M. Lenoble could not become vivacious or entertaining at the behest of his fellow-student. The consciousness of that strange pale face haunted and oppressed him. He hoped to have a few minutes' talk with the English lady after dinner, but she disappeared before the removal of those recondite preparations which in the Pension Magnotte went by the generic name of "dessert."

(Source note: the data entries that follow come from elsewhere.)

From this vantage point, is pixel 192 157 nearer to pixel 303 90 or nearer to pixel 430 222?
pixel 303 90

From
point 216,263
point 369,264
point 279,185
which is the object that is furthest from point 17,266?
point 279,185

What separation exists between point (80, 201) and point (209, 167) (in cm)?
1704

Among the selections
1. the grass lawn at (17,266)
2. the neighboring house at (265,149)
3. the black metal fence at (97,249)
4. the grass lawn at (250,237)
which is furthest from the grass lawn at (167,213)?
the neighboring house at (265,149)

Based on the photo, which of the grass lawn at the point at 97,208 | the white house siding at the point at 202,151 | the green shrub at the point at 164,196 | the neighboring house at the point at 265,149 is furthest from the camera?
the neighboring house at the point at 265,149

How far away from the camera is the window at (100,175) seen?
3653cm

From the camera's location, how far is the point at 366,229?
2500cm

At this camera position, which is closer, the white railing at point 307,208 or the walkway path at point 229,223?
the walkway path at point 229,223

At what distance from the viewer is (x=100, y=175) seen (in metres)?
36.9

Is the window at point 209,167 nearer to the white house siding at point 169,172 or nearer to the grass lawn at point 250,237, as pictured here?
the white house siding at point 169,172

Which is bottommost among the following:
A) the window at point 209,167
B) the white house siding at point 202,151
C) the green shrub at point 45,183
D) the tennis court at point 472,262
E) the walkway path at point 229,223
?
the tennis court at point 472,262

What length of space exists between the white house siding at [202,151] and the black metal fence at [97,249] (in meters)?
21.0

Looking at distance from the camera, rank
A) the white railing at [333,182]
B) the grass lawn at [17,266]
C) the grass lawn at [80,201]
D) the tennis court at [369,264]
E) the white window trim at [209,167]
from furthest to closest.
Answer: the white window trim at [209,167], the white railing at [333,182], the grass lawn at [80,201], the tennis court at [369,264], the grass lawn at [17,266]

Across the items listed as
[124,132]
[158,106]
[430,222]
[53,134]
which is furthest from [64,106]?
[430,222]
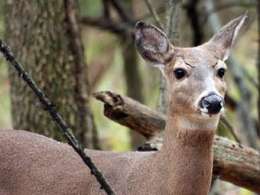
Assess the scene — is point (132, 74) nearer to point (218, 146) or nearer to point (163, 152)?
point (218, 146)

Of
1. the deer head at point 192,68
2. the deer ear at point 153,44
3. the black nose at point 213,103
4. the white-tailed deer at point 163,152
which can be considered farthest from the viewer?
the deer ear at point 153,44

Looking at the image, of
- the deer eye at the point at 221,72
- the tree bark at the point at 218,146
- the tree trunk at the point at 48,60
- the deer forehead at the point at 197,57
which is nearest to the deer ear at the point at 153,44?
the deer forehead at the point at 197,57

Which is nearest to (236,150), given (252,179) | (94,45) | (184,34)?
(252,179)

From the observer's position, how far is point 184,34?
10.3m

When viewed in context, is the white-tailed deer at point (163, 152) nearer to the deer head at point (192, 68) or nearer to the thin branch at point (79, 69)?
the deer head at point (192, 68)

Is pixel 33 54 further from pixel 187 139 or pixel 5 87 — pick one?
pixel 5 87

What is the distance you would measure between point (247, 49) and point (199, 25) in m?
2.44

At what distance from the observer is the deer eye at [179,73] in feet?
16.7

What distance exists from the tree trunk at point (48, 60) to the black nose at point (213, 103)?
92.5 inches

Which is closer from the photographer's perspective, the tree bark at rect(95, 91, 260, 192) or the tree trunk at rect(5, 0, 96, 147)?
the tree bark at rect(95, 91, 260, 192)

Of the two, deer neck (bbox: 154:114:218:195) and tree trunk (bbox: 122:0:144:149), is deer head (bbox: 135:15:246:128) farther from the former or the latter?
tree trunk (bbox: 122:0:144:149)

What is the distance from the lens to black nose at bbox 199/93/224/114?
15.3 feet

For more than a week she appeared thus at the dinner-table, eating very little, speaking not at all, except such monosyllabic replies as the hostess now and then extorted from her pale lips. A creature at once so beautiful and so profoundly sad became an object of interest to others besides Gustave; but in no breast was the sympathy which her sadness and beauty excited so poignant as in his. Her face haunted him. The familiar pleasures and amusements became distasteful to him. He spent his evenings at home in the dismal salon, and was content to listen to the chatter of the old women, the little music-mistress's dreary sonatas, the monotonous roll of wheels on the distant quay—anything rather than the hackneyed round of student-life that had once been agreeable to him. He did not fail to write his weekly letter to Cydalise; but, for some reason or other, he refrained from any allusion to the English stranger, although it was his custom to relate all his adventures for the amusement of the family at Beaubocage.
An evening came at last on which Madame Meynell was persuaded to remain with the other ladies after dinner.
"It must be very cold and cheerless for you in your bedroom," said Madame Magnotte; "why not spend your evening with us, in a pleasant and social manner?"